Protecting human rights in childbirth

Human rights concerns as Court permits Caesarean on woman currently with mental capacity

On Monday the Guardian reported on a Court of Protection ruling that permits doctors to perform a Caesarean section on a woman in case she loses capacity, against her express wishes. Birthrights has not yet seen the full judgement, however the reporting raises a number of very worrying questions about the process and its impact on the woman at the centre of the case.

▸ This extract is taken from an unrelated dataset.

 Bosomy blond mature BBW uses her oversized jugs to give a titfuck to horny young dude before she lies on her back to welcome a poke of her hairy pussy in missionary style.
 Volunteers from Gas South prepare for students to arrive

The woman, who is not named, is described as having “depression and a history of experiencing psychotic episodes”, and as being under the care of a psychiatric team. It is reported that she had capacity at the point where the case was brought, and had made it clear that a Caesarean was “the last thing she would agree to”. Her obstetric team were reported to be concerned that she might lose capacity during labour and wanted an anticipatory order to permit them to perform a surgical birth “if necessary”. The judge is reported to have described the request as “draconian” – nonetheless the order was granted.

Yet again, we have another case where a Caesarean is deemed in a woman’s best interests on the basis that it’s “necessary” or “clinically indicated”, regardless of the woman’s stated preferences. This is particularly worrying in this case for two reasons. Firstly, the woman is described as having capacity at the time of the hearing and having stated that she did not wish to have a Caesarean. Secondly, she was not even represented at the hearing.

These add up to a very concerning picture.  UK law is clear: a woman with capacity has the right to make decisions about her care, including decisions that her healthcare professionals do not believe are in her or her baby’s best interests. A woman who might be at risk of losing capacity during pregnancy or labour should be offered the opportunity make advance decisions about her care, and – regardless – her preferences should be used to guide any decisions that need to be taken if she does lose capacity. This application to the Court was made on a ‘just in case’ basis, suggesting the Court were being asked, in effect, to resolve fundamental disagreements about what the woman’s best interests might be in a theoretical situation that did not currently exist.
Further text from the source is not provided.